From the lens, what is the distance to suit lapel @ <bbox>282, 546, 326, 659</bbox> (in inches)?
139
.....
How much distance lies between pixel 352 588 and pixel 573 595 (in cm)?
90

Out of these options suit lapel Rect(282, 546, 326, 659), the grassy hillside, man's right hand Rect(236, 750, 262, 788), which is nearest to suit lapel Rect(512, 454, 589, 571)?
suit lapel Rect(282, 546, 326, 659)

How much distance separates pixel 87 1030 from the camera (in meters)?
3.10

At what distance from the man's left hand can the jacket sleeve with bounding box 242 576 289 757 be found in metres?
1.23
.....
▸ **WHAT THE EXERCISE ASKS**
Please pull out and copy each line of the material above that contains the string "Rect".

▸ **THE OUTPUT**
Out of these options suit lapel Rect(282, 546, 326, 659), the grassy hillside, man's right hand Rect(236, 750, 262, 788), which is nearest to suit lapel Rect(512, 454, 589, 571)?
suit lapel Rect(282, 546, 326, 659)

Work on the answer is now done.